The politics of commemoration is the focus of a work bringing together a collection of essays on the complex and often conflicting memories of D-Day.   The work aims to deconstruct and counter the way D-Day has frequently been mythologised by bringing together multiple national viewpoints.

 

 

D-Day remembered

D-Day remembered : the Normandy landings in American collective memory, Dolski, Michael, 2016. YC.2017.a.7666.

 

Addressing similar themes, historian Michael Dolski’s book examines how understandings of the past are shaped by the present through consideration of how D-Day is remembered and commemorated by Americans.
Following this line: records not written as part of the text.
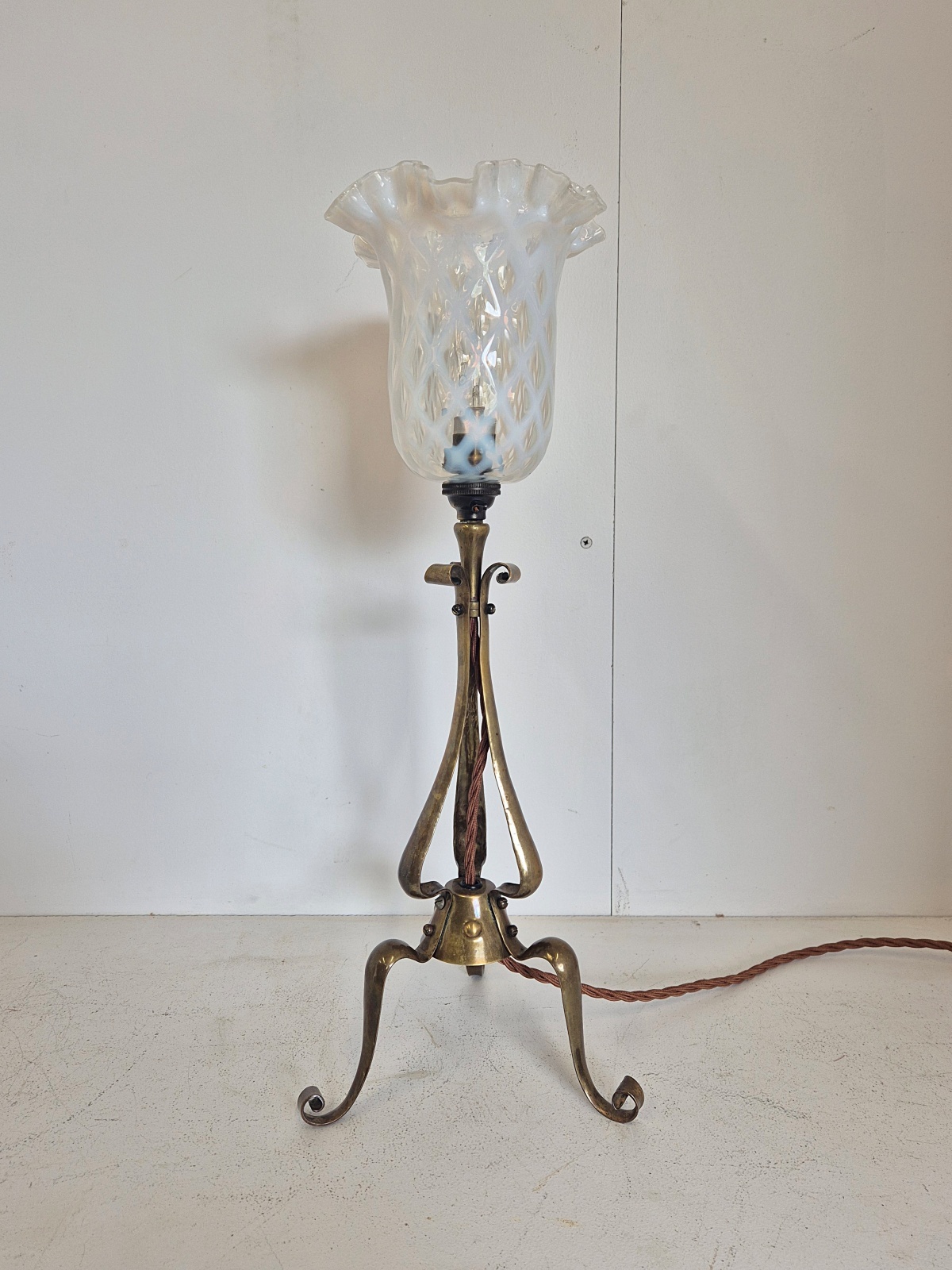 Unsigned | Brass Arts & Crafts Table Standard | England c.1905 - Image 3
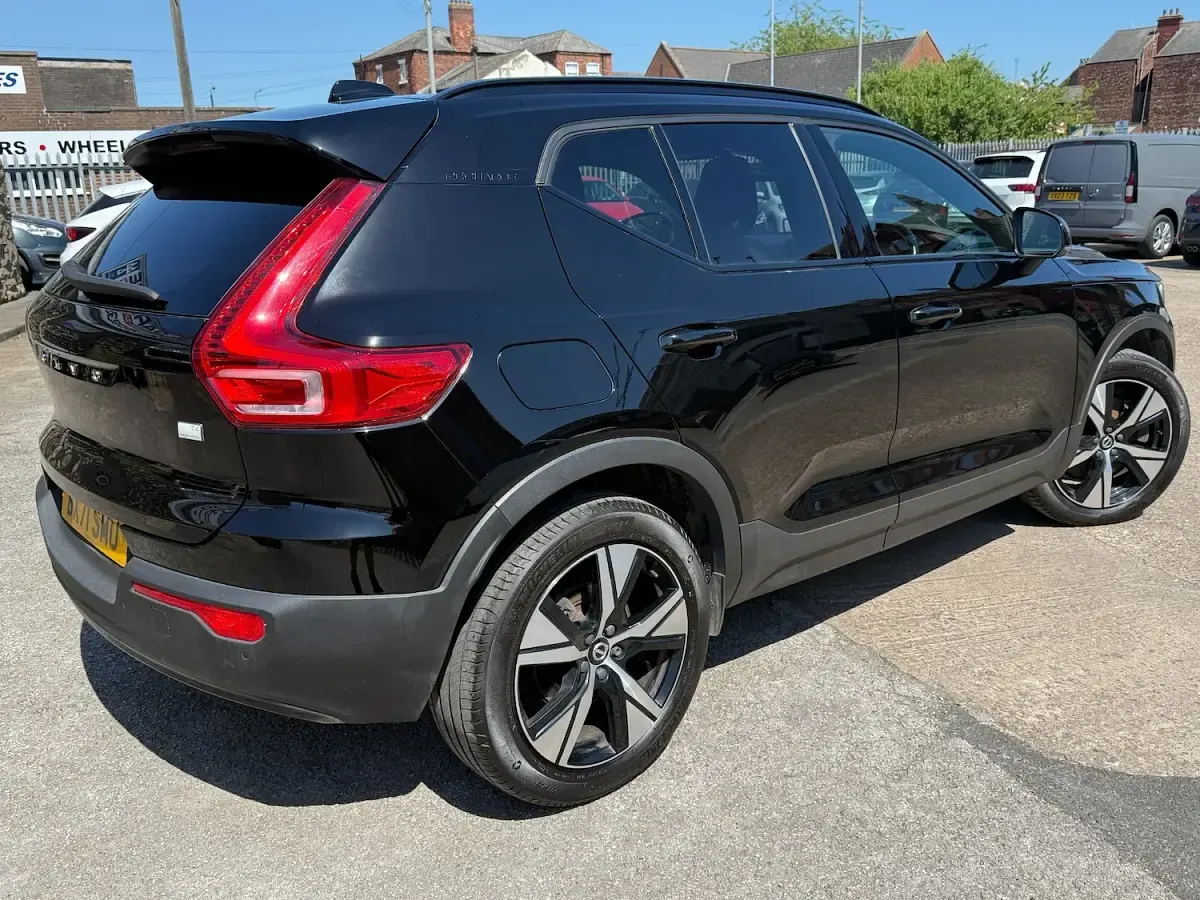 Used Volvo XC40 R-Design 2021 Black SUV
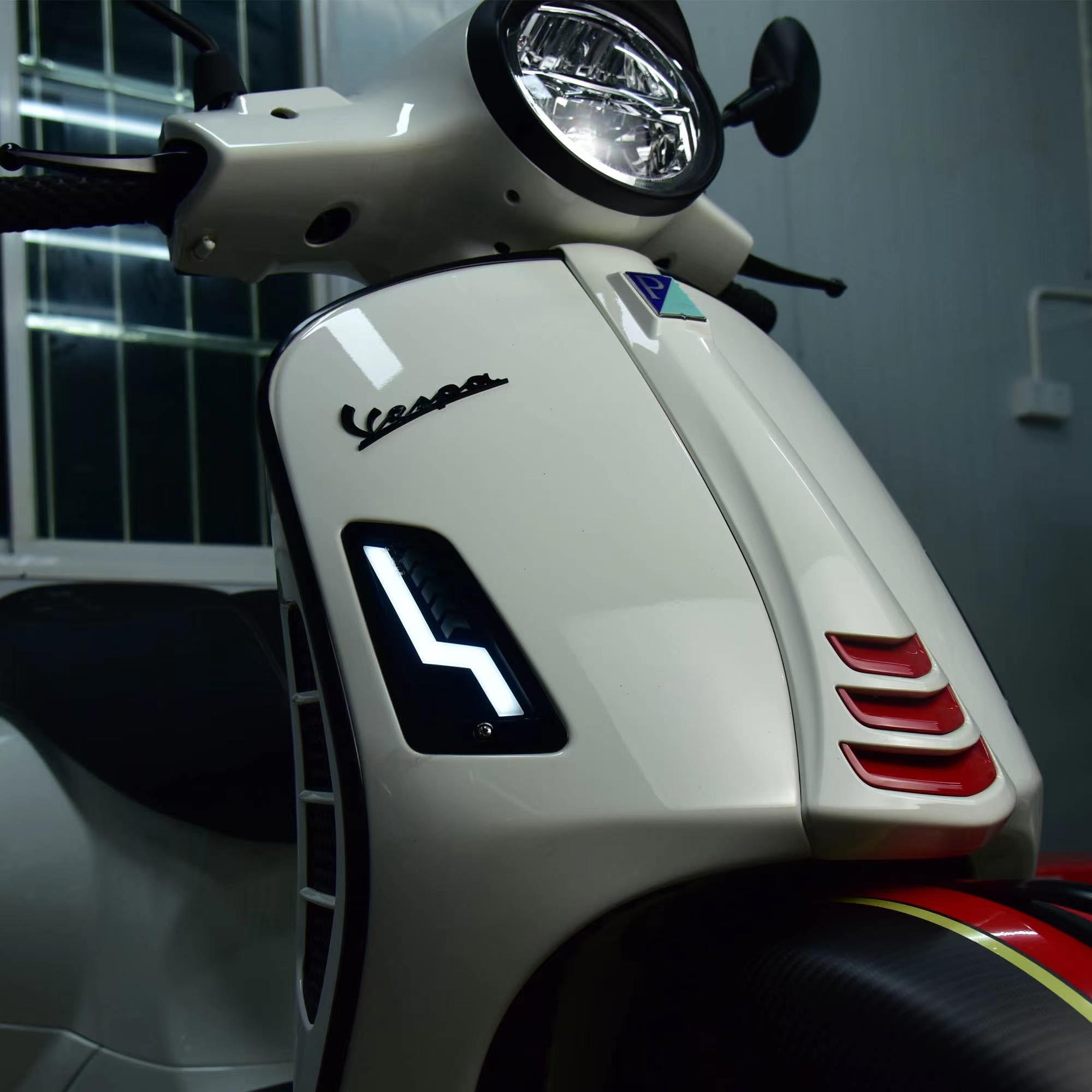 Применим для мотоцикла Vespa GTS300, модифицированный молния, указатель поворота, светодиодная сигнальная лампа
His study aims to expose and consider the cultural functions of war remembrance.  Drawing on a wider range of international examples of warfare, Commemorating war : the politics of memory, by T G Ashplant, Graham Dawson, and Michael Roper (New Brunswick, N.J.; London: Transaction 2004) is one of a growing number of academic works to explore war memory and the role of commemoration.  The latter book is available on the open shelves in the Social Sciences reading room at SPIS303.66 and can also be ordered to other reading rooms via shelfmark YC.2009.a.7918.

 

Because of the Library's IT outage, readers will have to wait a while before access is available to the new crop of books published to mark the 80th anniversary of the D-Day landings, but as services are restored, anyone with an interest in delving deeper into this history will be able to access these works in the Library's reading rooms.